Le goût de l’hospitalité

Prédication de Marianne Chappuis et Micha Weiss — 18 août 2024 — Collégiale de Neuchâtel

 Texte: Lc 19,1- 10

Dialogue entre Marianne et Micha

Dis-moi, Micha… tu ne trouves pas qu’il en fait un peu trop ce Zachée?

Trop, c’est-à-dire?

Je parle de cet empressement à donner ses biens, ce côté fayot vis-à-vis de Jésus, cette joie qu’il affiche comme si sa vie était transformée…franchement, tu vois comment on pourrait prêcher sur cette histoire, toi ?

Je te trouve un peu cynique là! ça me surprend un peu. C’est la fatigue d’après-camp qui parle? ça t’a fait un coup de vieux?

Dis-donc, ce n’est pas parce que ton stage a été validé qu’il faut devenir insolent.

Bon d’accord. Peut-être que ma dernière remarque était de trop. Mais sérieusement! Il a énormément de potentiel ce texte, non?
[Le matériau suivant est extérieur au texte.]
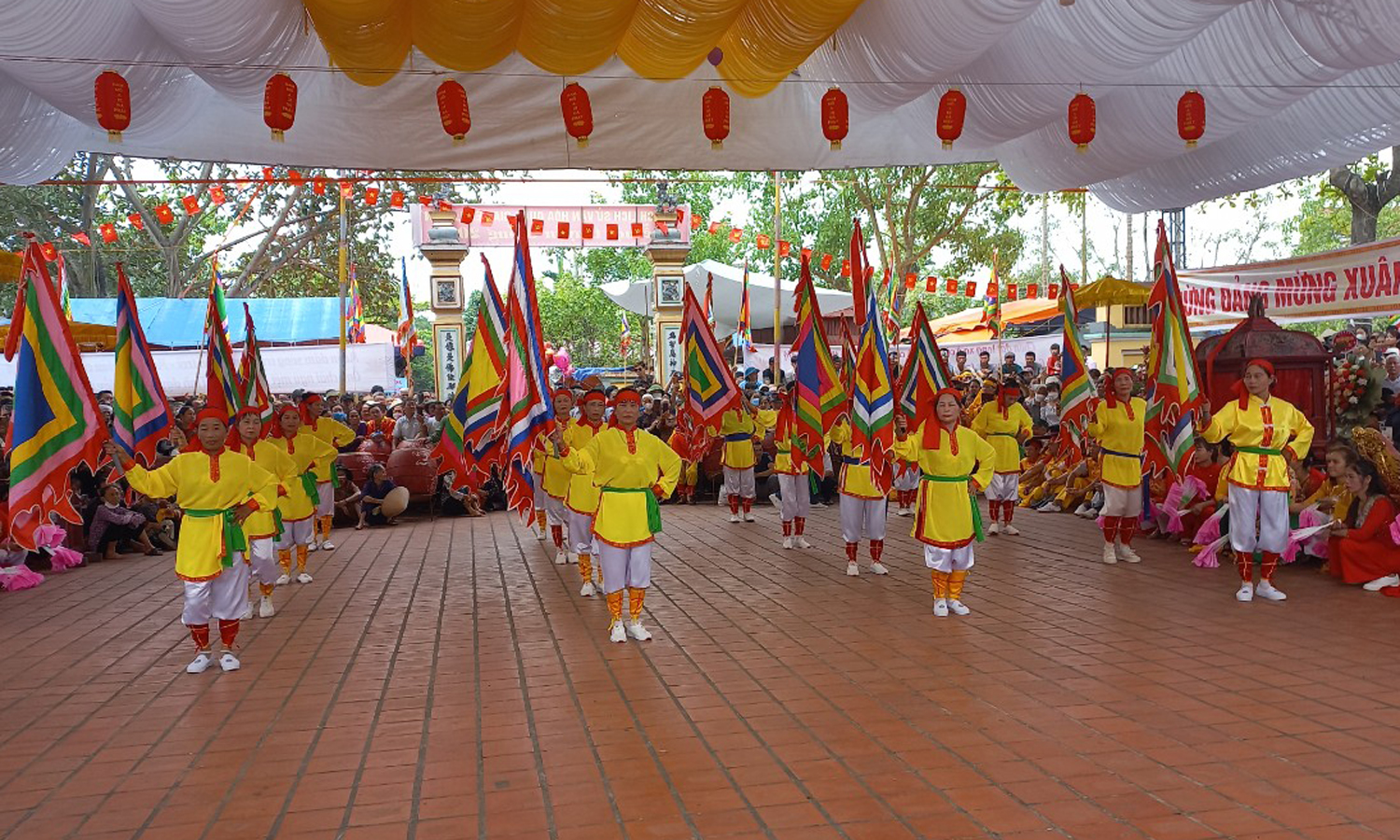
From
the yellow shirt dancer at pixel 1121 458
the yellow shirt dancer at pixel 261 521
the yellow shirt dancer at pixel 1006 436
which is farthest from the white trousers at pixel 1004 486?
the yellow shirt dancer at pixel 261 521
Pas d’emblée, justement. Je vois bien que Jésus va manger chez tout le monde, y compris celles et ceux que personne n’aime. Et Zachée, le chef des collecteurs d’impôts: cet homme qui prélève les taxes qui saignent le peuple à blanc, c’est sûr que personne ne devait l’aimer.
Cette manière qu’avait Jésus de considérer les personnes indépendamment de leur statut social, de leurs actes bons ou mauvais et des casseroles qu’elles pouvaient traîner derrière elles est assez inspirant. Ça laisse espérer que personne n’est enfermé dans un destin figé et que l’avenir est ouvert.
Mais ce côté Chrétien modèle qui vend la moitié de ses biens et qui surcompense ses torts…franchement, n’est-ce pas un peu exagéré? Comme s’il fallait que la confiance produise des résultats. Cette obligation d’atteindre un objectif n’a rien à voir avec la grâce.
Le regard qu’offre Jésus restaure gratuitement la personne dans sa dignité profonde. Pourquoi Zachée revient-il à cette logique du donnant-donnant? Ce n’est pas la logique de l’Évangile, selon moi. L’Évangile vient perturber tous nos réflexes de pensée. Je dirais même que si la fin de cette histoire nous paraît facile à accepter, ce n’est pas normal. Et tu vois, ce happy end ne me parle pas. Le méchant qui se retourne comme une crêpe et qui devient gentil, ça nous infantilise pas un peu? Ça nous laisse croire que le monde est tout blanc ou tout noir.
L’histoire de Zachée, ça commence bien, mais ça finit mal. Pourquoi est-ce qu’il se croit obligé d’en faire des tonnes alors que Jésus lui a déjà montré qu’il était pardonné? Ça nous ramène à cette idée qu’il faut mériter son salut. Et qu’on n’en fait jamais assez pour rester du bon côté.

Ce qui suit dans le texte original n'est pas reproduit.